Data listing
--------------------------------------------------
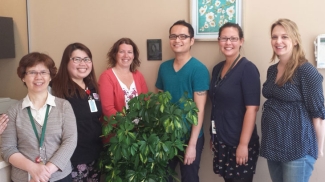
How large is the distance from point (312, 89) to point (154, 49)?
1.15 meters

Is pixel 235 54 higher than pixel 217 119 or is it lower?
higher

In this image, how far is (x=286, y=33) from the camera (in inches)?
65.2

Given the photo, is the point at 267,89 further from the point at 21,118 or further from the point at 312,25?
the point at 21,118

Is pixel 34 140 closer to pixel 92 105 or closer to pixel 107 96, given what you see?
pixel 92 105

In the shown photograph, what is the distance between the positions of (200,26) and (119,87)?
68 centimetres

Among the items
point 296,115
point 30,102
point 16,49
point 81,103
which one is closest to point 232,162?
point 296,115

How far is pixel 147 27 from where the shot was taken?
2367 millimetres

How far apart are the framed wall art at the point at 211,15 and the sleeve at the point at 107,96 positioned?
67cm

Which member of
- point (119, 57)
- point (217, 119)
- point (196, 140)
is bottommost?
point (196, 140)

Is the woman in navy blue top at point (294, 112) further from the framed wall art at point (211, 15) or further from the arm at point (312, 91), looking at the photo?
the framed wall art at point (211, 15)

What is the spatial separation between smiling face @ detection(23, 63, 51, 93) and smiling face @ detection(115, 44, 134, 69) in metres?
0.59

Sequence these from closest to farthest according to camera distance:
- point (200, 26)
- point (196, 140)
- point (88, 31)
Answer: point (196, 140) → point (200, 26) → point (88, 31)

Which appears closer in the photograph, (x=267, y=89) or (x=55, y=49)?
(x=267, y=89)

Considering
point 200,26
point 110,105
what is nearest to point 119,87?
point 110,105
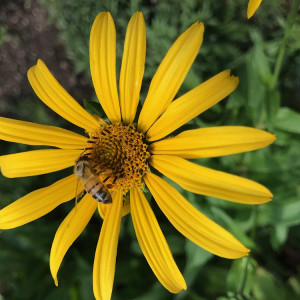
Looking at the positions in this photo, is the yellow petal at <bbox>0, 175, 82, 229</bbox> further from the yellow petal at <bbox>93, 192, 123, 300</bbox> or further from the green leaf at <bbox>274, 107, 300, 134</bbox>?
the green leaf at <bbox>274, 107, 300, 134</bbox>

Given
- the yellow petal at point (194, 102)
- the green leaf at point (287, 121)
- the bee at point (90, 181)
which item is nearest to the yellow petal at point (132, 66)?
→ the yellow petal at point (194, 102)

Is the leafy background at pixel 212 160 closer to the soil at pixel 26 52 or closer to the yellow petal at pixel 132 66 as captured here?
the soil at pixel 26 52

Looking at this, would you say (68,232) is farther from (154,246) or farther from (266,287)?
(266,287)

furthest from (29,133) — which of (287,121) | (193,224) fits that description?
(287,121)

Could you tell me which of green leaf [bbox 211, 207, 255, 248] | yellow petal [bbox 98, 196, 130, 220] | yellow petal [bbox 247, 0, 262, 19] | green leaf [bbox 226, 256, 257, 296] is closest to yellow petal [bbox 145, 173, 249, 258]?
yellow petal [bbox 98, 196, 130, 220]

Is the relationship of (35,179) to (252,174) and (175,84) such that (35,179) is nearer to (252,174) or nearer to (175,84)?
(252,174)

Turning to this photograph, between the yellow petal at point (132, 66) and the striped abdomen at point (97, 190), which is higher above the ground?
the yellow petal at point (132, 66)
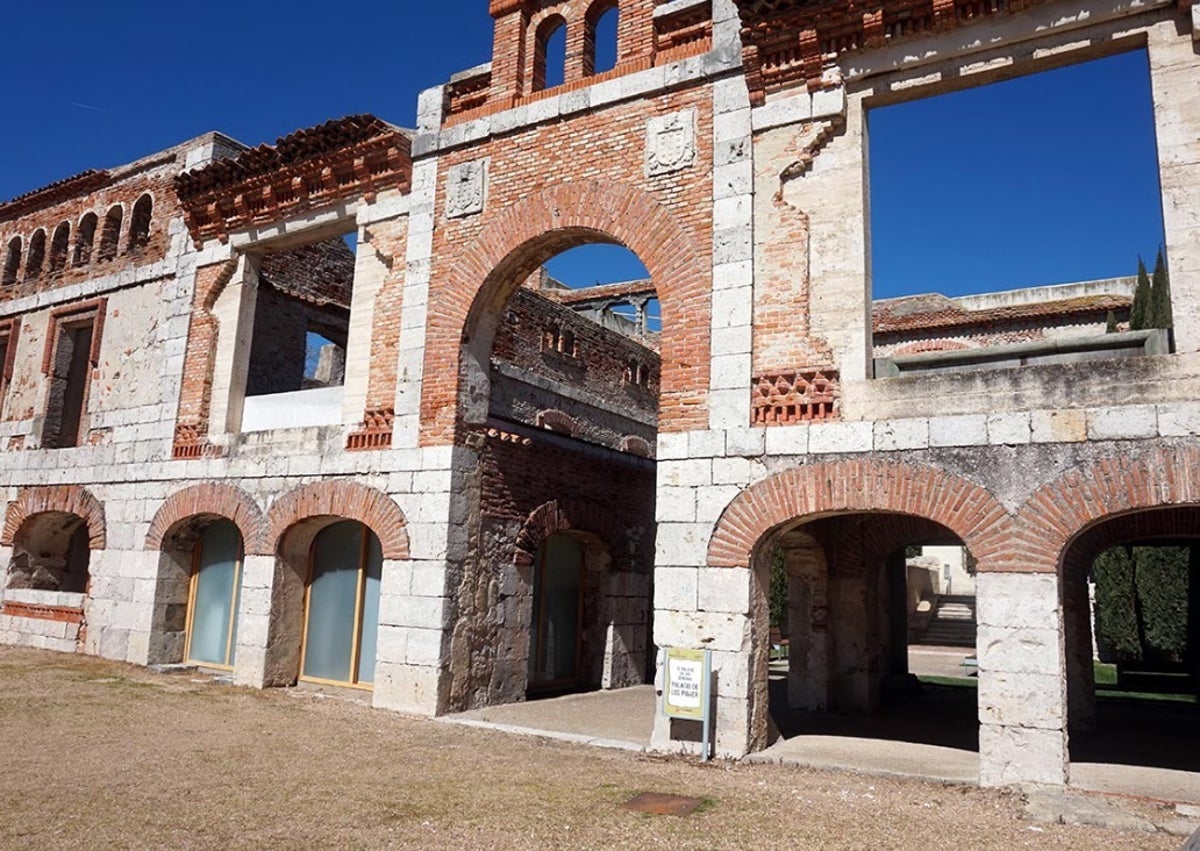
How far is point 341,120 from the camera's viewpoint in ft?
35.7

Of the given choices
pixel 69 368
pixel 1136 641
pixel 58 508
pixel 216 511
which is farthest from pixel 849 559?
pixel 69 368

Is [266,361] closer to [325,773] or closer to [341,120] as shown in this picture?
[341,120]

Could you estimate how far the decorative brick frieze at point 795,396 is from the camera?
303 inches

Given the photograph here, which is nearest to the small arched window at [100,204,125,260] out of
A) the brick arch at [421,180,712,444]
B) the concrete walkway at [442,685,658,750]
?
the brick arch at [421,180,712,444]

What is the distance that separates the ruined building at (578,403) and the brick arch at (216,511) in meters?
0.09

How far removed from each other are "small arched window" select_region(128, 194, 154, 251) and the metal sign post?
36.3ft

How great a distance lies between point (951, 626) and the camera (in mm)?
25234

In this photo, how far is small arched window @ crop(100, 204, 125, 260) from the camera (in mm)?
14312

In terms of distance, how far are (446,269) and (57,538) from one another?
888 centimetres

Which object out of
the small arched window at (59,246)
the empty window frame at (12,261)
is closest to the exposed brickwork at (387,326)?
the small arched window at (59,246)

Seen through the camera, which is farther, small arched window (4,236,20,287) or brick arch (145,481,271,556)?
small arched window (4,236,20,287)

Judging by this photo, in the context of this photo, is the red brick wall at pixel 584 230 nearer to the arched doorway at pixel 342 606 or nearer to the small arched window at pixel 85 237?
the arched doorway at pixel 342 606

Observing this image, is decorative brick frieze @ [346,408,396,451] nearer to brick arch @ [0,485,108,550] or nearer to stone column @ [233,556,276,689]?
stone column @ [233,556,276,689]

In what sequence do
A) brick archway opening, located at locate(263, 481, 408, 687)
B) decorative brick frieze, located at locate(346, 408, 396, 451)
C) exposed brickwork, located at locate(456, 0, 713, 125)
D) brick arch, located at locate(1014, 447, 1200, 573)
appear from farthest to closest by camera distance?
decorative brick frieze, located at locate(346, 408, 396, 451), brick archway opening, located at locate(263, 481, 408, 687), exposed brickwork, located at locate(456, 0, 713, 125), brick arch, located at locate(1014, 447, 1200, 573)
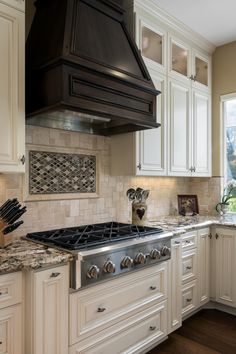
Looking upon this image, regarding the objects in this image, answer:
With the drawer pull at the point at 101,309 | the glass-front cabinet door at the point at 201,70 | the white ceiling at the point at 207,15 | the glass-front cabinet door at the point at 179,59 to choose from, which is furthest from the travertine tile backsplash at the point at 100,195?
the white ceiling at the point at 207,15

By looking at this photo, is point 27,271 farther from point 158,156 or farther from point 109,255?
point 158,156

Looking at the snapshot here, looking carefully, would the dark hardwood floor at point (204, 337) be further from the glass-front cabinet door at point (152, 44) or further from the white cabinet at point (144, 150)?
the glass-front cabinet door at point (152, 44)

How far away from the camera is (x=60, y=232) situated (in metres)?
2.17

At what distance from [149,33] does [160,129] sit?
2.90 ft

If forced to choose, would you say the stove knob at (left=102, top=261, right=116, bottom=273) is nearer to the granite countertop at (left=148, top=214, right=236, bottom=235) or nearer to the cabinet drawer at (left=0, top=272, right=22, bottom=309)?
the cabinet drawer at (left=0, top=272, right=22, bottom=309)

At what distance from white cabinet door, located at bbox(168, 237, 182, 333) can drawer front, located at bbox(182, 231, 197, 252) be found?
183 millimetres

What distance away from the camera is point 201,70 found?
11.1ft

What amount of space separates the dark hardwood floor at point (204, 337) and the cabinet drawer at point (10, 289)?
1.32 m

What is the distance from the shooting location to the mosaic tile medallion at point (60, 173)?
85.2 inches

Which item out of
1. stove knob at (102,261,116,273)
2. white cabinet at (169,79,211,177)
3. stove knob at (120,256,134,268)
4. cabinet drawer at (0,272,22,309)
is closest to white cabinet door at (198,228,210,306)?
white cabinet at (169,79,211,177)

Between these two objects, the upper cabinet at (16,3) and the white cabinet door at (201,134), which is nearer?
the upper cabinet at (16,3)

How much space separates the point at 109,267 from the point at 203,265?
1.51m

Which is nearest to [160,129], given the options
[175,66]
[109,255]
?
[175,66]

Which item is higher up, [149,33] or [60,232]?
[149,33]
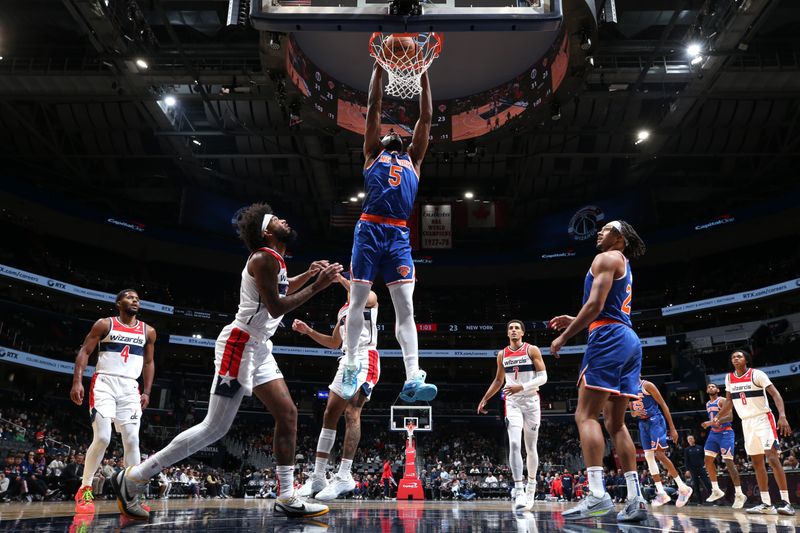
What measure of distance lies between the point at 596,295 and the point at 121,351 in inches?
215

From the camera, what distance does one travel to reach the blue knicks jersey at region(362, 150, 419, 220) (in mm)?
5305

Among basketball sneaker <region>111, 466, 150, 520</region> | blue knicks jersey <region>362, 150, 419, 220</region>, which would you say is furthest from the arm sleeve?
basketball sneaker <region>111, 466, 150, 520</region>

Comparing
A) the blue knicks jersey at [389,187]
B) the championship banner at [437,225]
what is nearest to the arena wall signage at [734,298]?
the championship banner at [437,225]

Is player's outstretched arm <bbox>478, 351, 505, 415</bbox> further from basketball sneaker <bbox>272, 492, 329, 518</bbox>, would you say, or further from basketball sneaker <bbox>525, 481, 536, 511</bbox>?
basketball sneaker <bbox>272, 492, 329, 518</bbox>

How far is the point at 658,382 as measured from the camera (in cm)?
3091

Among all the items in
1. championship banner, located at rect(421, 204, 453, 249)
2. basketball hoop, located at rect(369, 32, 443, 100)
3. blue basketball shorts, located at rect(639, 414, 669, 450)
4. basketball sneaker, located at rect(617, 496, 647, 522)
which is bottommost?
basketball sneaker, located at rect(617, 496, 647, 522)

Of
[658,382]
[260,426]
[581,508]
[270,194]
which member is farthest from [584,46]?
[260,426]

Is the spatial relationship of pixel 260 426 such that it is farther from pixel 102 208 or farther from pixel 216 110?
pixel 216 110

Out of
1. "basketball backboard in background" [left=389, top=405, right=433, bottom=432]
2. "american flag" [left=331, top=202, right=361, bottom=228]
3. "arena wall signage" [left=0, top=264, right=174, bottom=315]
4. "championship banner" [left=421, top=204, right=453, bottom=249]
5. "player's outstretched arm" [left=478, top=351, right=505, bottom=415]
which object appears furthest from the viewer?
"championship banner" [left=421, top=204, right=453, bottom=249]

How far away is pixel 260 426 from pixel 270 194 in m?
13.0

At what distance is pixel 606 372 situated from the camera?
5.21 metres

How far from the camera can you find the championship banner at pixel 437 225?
--------------------------------------------------
• [EXERCISE REQUIREMENTS] Write out the lines between the line containing "Looking at the snapshot" and the line containing "85.2 inches", inclusive, reproducing each one exactly.

• [RIGHT ANSWER]
Looking at the snapshot here, looking carefully, would the dark hardwood floor at point (204, 337) be further from the glass-front cabinet door at point (152, 44) or further from the white cabinet at point (144, 150)?
the glass-front cabinet door at point (152, 44)

How far away from the camera is (x=60, y=232) situated (in metres)?
2.17

At what distance from [149,33] does [160,129] sit?
2.90 ft

If forced to choose, would you say the stove knob at (left=102, top=261, right=116, bottom=273) is nearer to the granite countertop at (left=148, top=214, right=236, bottom=235) or nearer to the cabinet drawer at (left=0, top=272, right=22, bottom=309)?
the cabinet drawer at (left=0, top=272, right=22, bottom=309)

At what distance from white cabinet door, located at bbox(168, 237, 182, 333) can drawer front, located at bbox(182, 231, 197, 252) be found?
183 millimetres

What distance away from the camera is point 201,70 found?
11.1ft

What amount of space separates the dark hardwood floor at point (204, 337) and the cabinet drawer at point (10, 289)?
1.32 m

What is the distance from the shooting location to the mosaic tile medallion at point (60, 173)?
85.2 inches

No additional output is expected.